Twitter Card summary_large_card not working for some (not all) URLs

cards

#1

Hello! :slight_smile: I have two URLs, one which does render a Twitter card and one which does not. I don’t believe there is anything different between the two; they both have the required twitter card markup in the (twitter:card, twitter:site, twitter:title) as well as twitter:description, twitter:image and twitter:creator

The image size on both URLs is < 2 MB.

For the broken URL I do see the warning “WARN: Not whitelisted” when checking with the Twitter card validator but I understand this is misleading (Not Whitelisted, unable to render, or no image: READ THIS FIRST).

Requesting curl -A Twitterbot $URL I can see what I believe to be the correct markup in the section for both pages.

Please help? :slight_smile:


#2

Hmm. I just tried requesting both URLs using curl -A Twitterbot, and received an HTTP 416 and “Pardon Our Interruption” page indicating that either your CDN or the site itself thinks I’m a bot (which, of course, in this case, I am) - so I do not see the Twitter Cards markup in the page header. Twitterbot expects an HTTP 200 and for the tags to be in the page it receives. I don’t know if there’s some explicit rule in place blocking access? It’s possible you don’t see the same thing from within the corporate network, I guess?


#3

Hmm, this is interesting. I do not see this at all from inside our network. I shall try from outside the network and update :slight_smile:

Why do you suppose that one URL worked (specifically, https://www.skyscanner.net/news/14-worlds-most-amazing-abandoned-airports) but the other didn’t despite you receiving the same unexpected HTTP 416 response for both?


#4

So I just checked again, and this doesn’t seem to be related to the user-agent string - it just doesn’t like responding to curl (and our internal crawler is doing basically the same thing and getting the same response). If it helps, the page returned contains references to cdn.distilnetworks.com which I assume is a CDN which fronts your site, and contains a form to fill in to get whitelisted.
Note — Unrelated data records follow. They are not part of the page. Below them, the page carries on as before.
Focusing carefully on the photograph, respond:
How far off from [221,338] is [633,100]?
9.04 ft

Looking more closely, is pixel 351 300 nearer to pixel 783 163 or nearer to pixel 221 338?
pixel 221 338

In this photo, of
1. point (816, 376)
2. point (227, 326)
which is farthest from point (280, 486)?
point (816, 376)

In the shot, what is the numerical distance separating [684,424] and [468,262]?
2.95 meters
My hypothesis is that the working URL was cached at some point in the past week, potentially before this anti-robot measure (or whatever is now in place) was working?
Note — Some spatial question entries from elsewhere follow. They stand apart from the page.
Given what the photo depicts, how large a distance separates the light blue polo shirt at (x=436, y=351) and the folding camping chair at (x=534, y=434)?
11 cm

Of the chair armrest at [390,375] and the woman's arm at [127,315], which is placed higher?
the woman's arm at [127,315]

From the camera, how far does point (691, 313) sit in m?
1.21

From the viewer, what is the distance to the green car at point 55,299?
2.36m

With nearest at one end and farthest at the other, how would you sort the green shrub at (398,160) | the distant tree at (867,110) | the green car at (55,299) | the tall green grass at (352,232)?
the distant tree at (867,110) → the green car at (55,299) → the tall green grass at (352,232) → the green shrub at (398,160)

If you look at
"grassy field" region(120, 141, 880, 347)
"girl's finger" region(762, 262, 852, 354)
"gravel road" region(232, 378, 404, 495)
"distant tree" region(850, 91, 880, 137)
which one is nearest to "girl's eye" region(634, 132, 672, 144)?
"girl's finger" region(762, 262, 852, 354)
You may also want to check that Twitter’s IP ranges are not blacklisted somehow. We recently changed these - see Update to Twitter outbound IP configuration (may affect Cards)


#5

Yeah, on further inspection I have a bit of a working theory that agrees with your suggestion. I suspect that the “good” URL has been requested at some point previously and been cached therefore the response is being served from our CDN. In the case of the “bad” URL it hasn’t been cached and the page has been rendered from scratch. We do have an anti-scraping/crawling layer that seems to be misbehaving here. I’ve been able to reproduce the problem, at least.


#6

OK thanks - and understandable to have some protections in place! Hope you can figure out a way to let the right things happen here :slight_smile:


#7

This topic was automatically closed 14 days after the last reply. New replies are no longer allowed.